Sacré été ciné 2022 pour la merveilleuse Jasmine Trinca, puisqu'en l'espace d'une poignée de jours la comédienne et cinéaste apparait dans pas moins de deux efforts : son premier long-métrage, Marcel !, singulier mélo croquant le difficile processus de (re)découverte mutuelle entre une mère et sa fille, entre sublimation d'une absence et quête désespérée de reconnaissance et d'affection; et Amants super-héroïques de l'éclectique cinéaste romain Paolo Genovese, qui met en images son propre roman éponyme.
Malheureusement, l'effort de Genovese n'est pas fondamentalement logé sous le même astre de réussite que Marcel !, lui qui épouse sans originalité les tropes faciles de la comédie romantique sondant les fondements de la relation amoureuse et de la vie de couple, dont le charme opère néanmoins grâce à l'alchimie réelle qui unit ses deux interprètes, Trinca et Alessandro Borghi.

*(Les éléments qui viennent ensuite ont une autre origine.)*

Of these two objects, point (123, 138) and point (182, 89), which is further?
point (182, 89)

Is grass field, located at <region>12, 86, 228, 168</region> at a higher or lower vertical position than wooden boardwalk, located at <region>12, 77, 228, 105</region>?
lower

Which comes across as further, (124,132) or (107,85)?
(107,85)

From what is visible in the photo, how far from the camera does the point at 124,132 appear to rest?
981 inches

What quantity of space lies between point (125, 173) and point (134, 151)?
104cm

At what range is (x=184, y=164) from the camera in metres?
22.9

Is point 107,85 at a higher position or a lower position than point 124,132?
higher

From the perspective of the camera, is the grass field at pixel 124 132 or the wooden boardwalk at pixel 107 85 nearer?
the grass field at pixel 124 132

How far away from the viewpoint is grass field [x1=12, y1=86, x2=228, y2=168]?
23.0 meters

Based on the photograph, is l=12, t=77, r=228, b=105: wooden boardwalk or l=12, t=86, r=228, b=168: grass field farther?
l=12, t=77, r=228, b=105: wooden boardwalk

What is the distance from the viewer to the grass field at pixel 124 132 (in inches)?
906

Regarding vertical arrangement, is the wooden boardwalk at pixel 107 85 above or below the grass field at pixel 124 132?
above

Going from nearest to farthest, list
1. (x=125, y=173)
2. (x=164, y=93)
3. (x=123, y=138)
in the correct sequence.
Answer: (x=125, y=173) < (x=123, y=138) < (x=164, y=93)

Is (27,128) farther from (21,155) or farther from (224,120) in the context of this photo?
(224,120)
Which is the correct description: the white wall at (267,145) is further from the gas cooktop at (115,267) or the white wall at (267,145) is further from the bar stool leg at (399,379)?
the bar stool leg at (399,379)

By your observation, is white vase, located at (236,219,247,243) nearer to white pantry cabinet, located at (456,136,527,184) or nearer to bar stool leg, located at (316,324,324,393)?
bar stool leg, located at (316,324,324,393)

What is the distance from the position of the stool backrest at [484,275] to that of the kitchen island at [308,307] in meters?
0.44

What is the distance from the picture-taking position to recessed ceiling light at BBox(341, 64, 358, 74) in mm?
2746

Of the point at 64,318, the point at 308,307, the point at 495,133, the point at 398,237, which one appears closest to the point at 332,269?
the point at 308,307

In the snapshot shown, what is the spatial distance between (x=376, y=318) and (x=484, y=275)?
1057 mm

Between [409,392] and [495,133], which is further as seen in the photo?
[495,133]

[CRITIQUE] : Amants super-héroïques

Copyright L'Atelier Distribution


On y suit donc la romance assez poignante et passionnée entre l'anticonformiste Anna (une dessinatrice de carrière qui a peur de perdre sa liberté) et le plus pragmatique Marco (un physicien qui affirme avec conviction que le temps n'est au fond qu'une illusion), deux êtres borderline aussi contraires qu'ils sont complémentaires, et qui trouveront non sans de nombreux rebondissements, l'équilibre dont ils ont besoin dans cette amour mutuel.
Familier et prévisible, le film ne perd pas tant son auditoire dans sa manière de cocher les cases de sa longue feuille de route (deux bonnes heures de bobines) dont on reconnaîtra aisément ses influences (surtout dans sa déchirante dernière partie), mais bien dans sa narration bordélique alternant flash-forwards et flashbacks à foison, patchwork mal luné dont la musique omniprésente fini d'achever les plus téméraires.
Dommage tant le film rend hommage à tous ces couples qui, avec attachement et ténacité, parviennent à résister aux affres de la vie et du temps, les vrais " super-héros " du réel qui comprennent que l'amour est un cadeau qui se mérite et que l'on doit préserver.